• [WORK INSTRUCTIONS]: Output the line that contains "this 1456×819 image.", then every line beneath it through the end of the records, exactly as given and with no other lines.

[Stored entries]
----------------
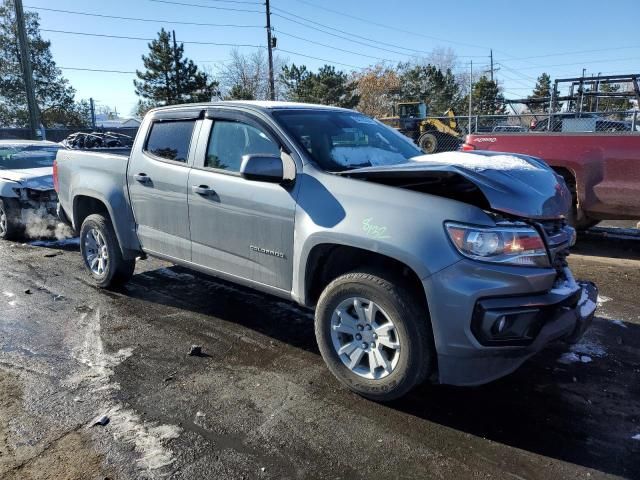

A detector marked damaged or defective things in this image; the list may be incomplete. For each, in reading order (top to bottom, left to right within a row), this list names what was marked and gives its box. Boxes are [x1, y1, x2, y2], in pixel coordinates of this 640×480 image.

crushed hood [0, 167, 53, 191]
damaged silver truck [0, 141, 60, 242]
crushed hood [338, 150, 572, 219]
damaged silver truck [55, 101, 600, 402]
crumpled front bumper [422, 258, 596, 386]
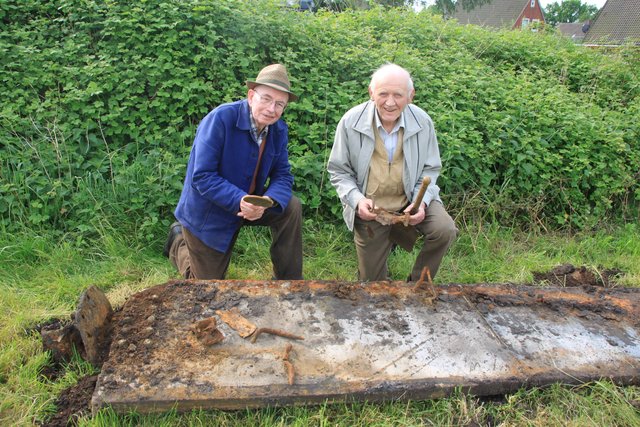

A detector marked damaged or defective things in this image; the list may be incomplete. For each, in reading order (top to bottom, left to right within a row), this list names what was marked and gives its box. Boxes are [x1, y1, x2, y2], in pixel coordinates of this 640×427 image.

corroded metal panel [90, 280, 640, 414]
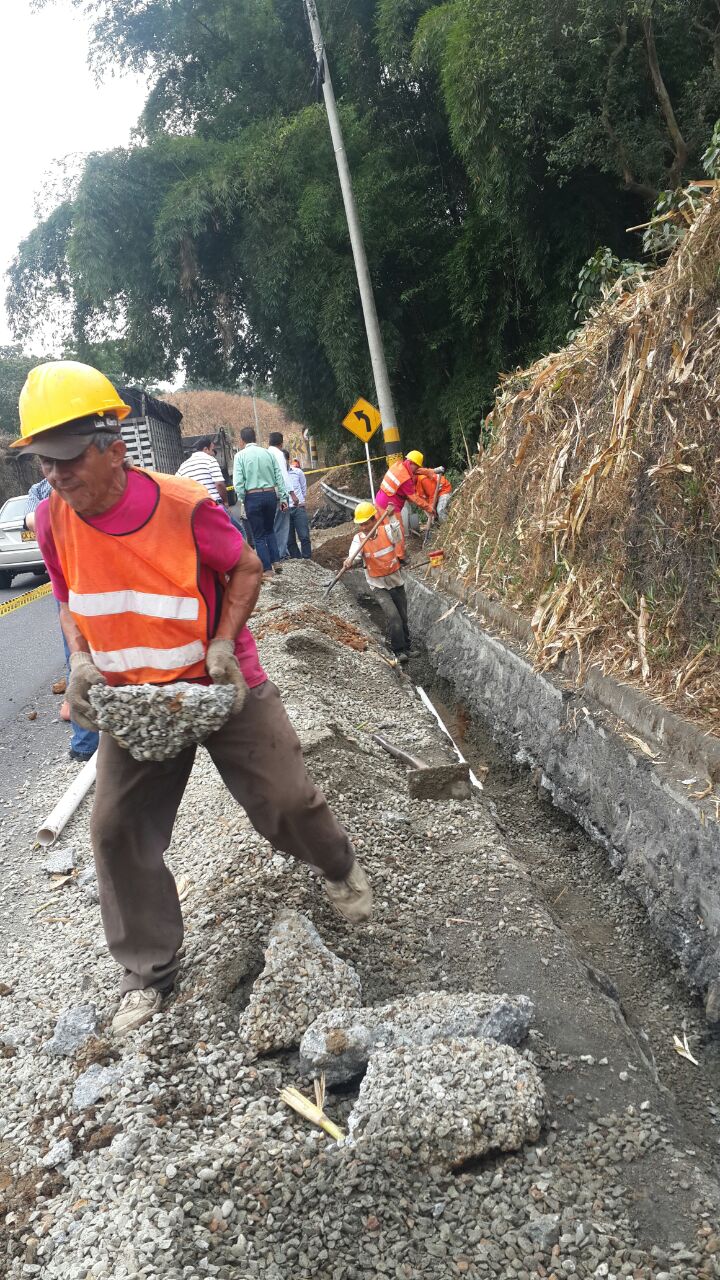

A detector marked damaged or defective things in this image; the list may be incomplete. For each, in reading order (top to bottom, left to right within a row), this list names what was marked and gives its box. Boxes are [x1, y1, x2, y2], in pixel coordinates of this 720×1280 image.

broken concrete rubble [237, 916, 361, 1054]
broken concrete rubble [298, 988, 532, 1080]
broken concrete rubble [345, 1039, 540, 1172]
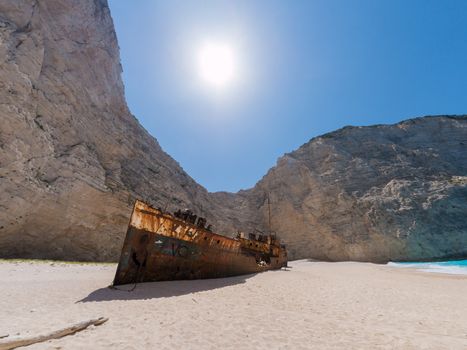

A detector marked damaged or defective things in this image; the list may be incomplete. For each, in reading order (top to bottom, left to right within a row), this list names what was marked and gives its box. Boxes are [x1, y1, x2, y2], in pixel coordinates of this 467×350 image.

rusty ship hull [114, 200, 288, 284]
rusted metal hull [114, 200, 288, 284]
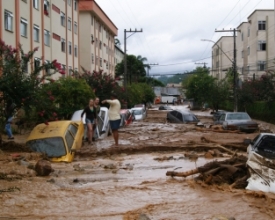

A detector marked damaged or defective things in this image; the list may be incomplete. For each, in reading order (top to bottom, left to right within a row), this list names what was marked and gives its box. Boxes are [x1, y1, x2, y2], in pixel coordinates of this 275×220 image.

overturned yellow car [27, 121, 85, 162]
damaged vehicle [27, 121, 85, 162]
damaged vehicle [216, 111, 258, 132]
damaged vehicle [247, 132, 275, 192]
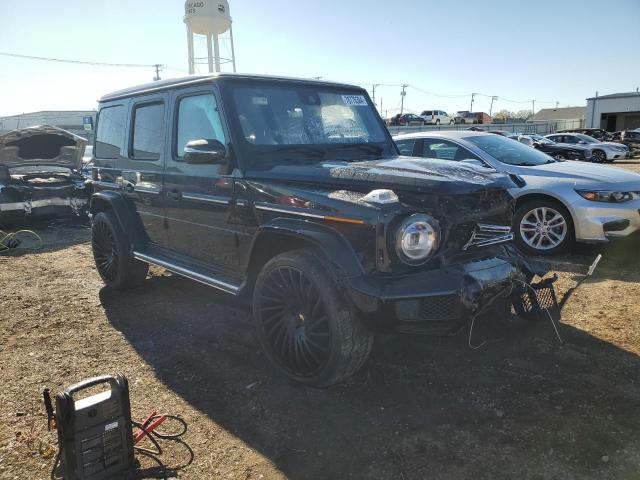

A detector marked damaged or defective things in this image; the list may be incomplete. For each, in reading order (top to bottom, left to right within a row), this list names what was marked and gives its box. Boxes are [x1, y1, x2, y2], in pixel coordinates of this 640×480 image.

damaged vehicle part on ground [0, 127, 91, 225]
damaged vehicle part on ground [90, 74, 560, 386]
damaged front bumper [342, 246, 556, 336]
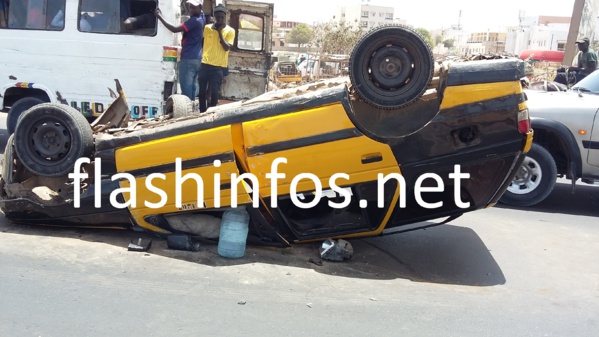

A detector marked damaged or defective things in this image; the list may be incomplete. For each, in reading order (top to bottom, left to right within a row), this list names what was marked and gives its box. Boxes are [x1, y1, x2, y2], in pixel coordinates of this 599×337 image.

overturned taxi [1, 26, 536, 245]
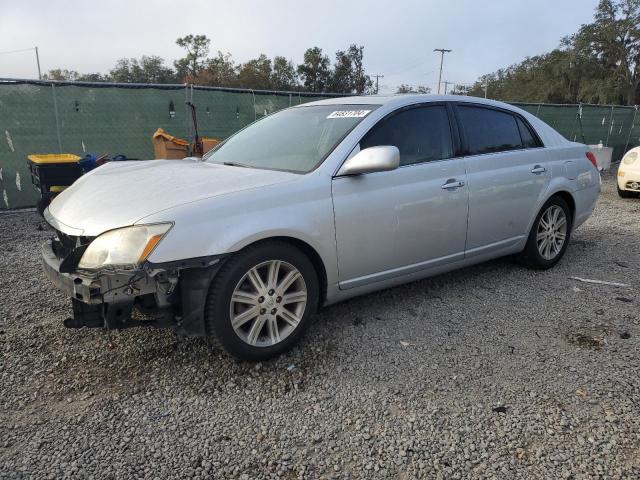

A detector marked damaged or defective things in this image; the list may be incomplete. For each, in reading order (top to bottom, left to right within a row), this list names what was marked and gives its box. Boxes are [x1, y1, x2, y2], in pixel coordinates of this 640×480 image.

front end damage [41, 231, 226, 336]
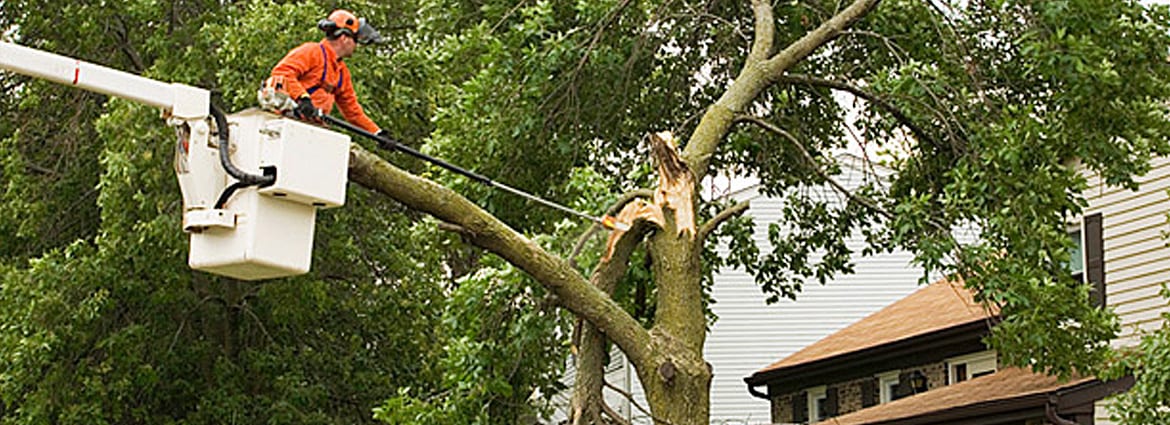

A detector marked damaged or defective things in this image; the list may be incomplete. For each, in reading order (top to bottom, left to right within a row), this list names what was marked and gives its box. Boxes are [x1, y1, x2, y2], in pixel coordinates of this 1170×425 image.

splintered wood [603, 131, 692, 261]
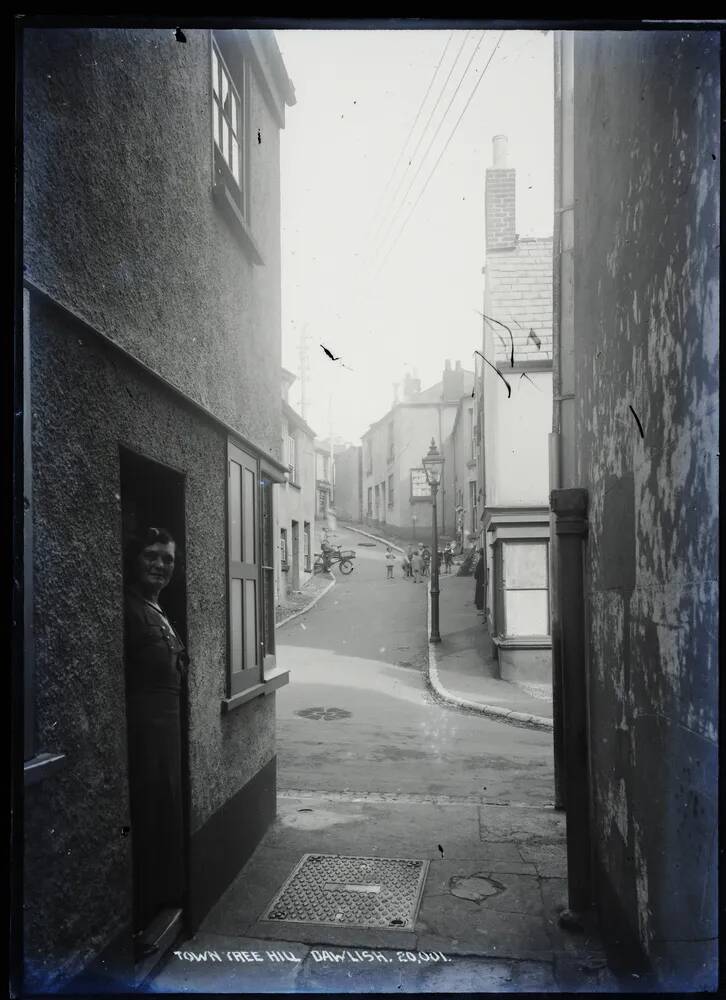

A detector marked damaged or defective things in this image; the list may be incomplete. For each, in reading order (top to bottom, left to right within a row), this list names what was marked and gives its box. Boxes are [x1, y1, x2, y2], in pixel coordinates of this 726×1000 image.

peeling painted wall [576, 27, 724, 988]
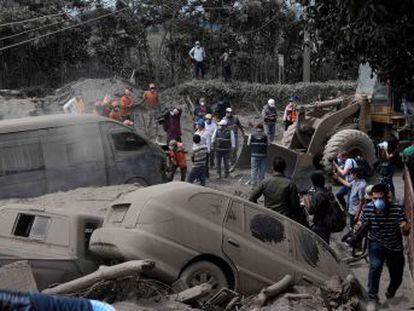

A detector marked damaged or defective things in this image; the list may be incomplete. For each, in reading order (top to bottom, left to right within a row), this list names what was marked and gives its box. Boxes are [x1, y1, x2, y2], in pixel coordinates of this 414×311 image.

overturned vehicle [0, 113, 167, 199]
destroyed vehicle [0, 114, 167, 200]
damaged van [0, 115, 167, 200]
destroyed vehicle [0, 205, 103, 290]
destroyed vehicle [90, 184, 352, 296]
overturned vehicle [89, 183, 360, 298]
damaged van [90, 183, 360, 298]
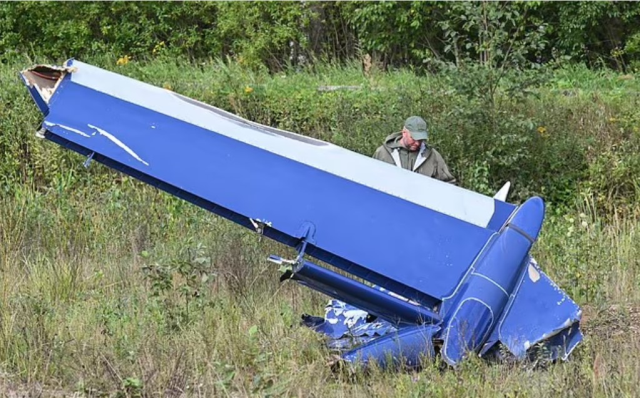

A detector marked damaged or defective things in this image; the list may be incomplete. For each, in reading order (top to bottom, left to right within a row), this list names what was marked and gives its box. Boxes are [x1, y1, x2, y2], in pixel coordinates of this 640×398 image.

crashed plane wing [20, 59, 584, 370]
broken aircraft part [20, 59, 584, 370]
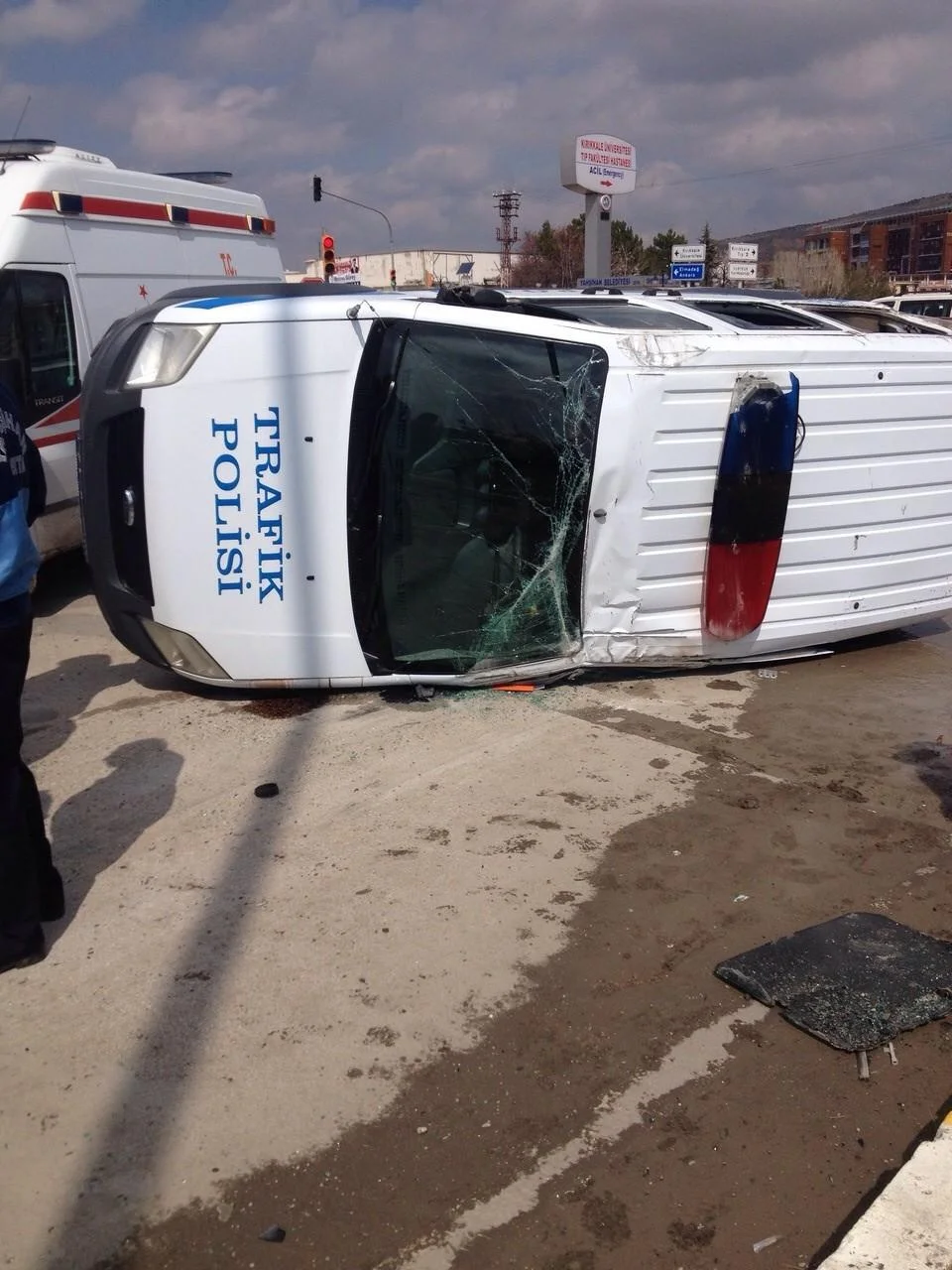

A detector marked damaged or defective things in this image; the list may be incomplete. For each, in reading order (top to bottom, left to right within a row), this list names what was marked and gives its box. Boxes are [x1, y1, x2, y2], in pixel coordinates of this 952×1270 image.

shattered windshield [345, 319, 607, 675]
broken glass [349, 319, 611, 675]
overturned police van [76, 284, 952, 691]
detached car mat [718, 913, 952, 1048]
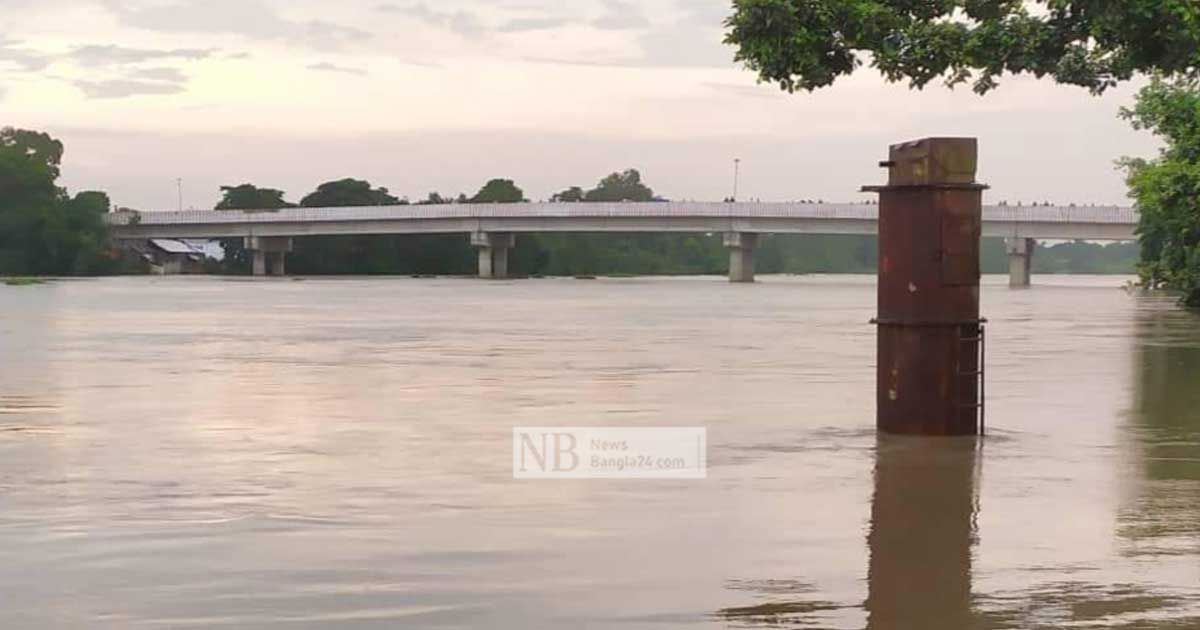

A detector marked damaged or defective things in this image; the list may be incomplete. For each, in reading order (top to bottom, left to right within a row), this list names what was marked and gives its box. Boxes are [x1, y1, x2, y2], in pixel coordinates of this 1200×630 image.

rusty metal pillar [868, 136, 988, 432]
rusted cylindrical tower [868, 136, 988, 432]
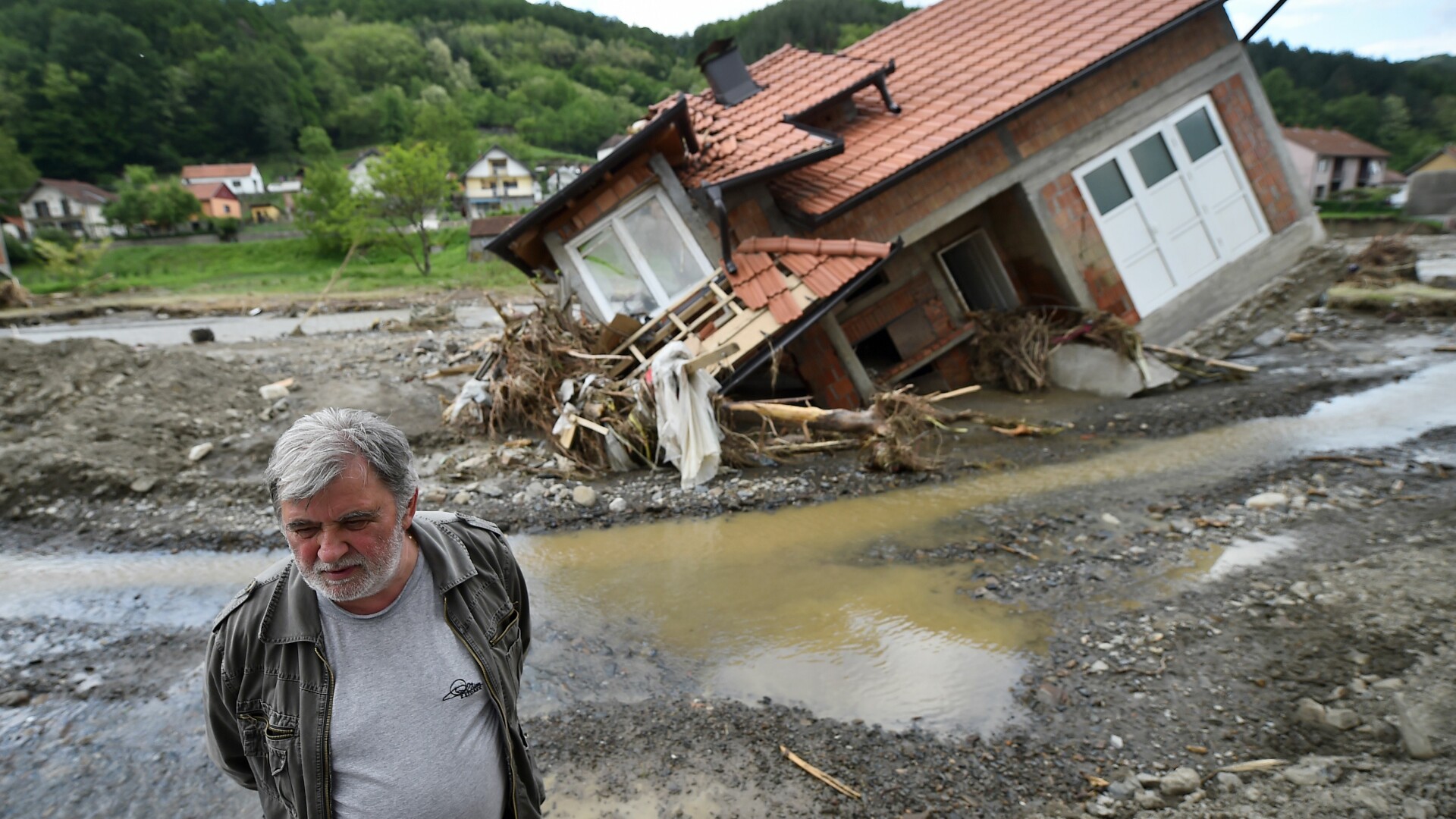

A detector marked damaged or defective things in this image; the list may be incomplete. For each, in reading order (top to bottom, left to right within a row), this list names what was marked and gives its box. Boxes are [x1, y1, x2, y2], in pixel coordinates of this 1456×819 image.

broken wooden plank [1141, 340, 1257, 372]
broken wooden plank [780, 740, 855, 799]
----------------
• [SOLUTION]:
A detector marked damaged or defective things in this image; the list may be incomplete. For each, in reading order (top to bottom, left to right within a row), this list names what was marked and gives its box. Boxes are [x1, y1, x2, y2], in pixel coordinates of this 1456×819 image.

broken wooden plank [1141, 340, 1257, 372]
broken wooden plank [780, 740, 855, 799]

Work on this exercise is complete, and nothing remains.